Task brief >> Please arrange every line of the listing below as a Markdown table with the columns "Row" and "Text", numbering the rows and skipping blank lines. Leave the pictures out of the table.

* Start *

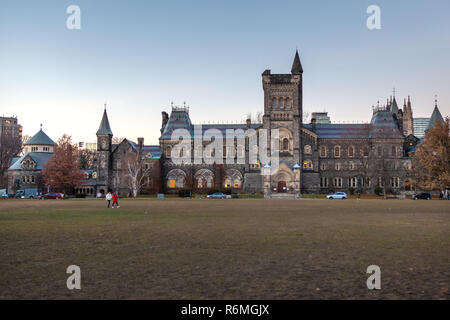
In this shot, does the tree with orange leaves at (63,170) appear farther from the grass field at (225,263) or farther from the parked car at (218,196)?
the grass field at (225,263)

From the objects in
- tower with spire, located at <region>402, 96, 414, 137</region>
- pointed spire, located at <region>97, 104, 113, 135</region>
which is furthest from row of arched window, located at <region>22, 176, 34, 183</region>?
tower with spire, located at <region>402, 96, 414, 137</region>

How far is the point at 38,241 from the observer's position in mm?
14008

* End *

Solution to the exercise >>
| Row | Text |
|---|---|
| 1 | In this shot, does the tree with orange leaves at (63,170) appear farther from the grass field at (225,263) or farther from the parked car at (218,196)? |
| 2 | the grass field at (225,263) |
| 3 | From the objects in |
| 4 | - tower with spire, located at <region>402, 96, 414, 137</region> |
| 5 | - pointed spire, located at <region>97, 104, 113, 135</region> |
| 6 | which is furthest from row of arched window, located at <region>22, 176, 34, 183</region>? |
| 7 | tower with spire, located at <region>402, 96, 414, 137</region> |
| 8 | How far is the point at 38,241 from the observer's position in mm? |
| 9 | 14008 |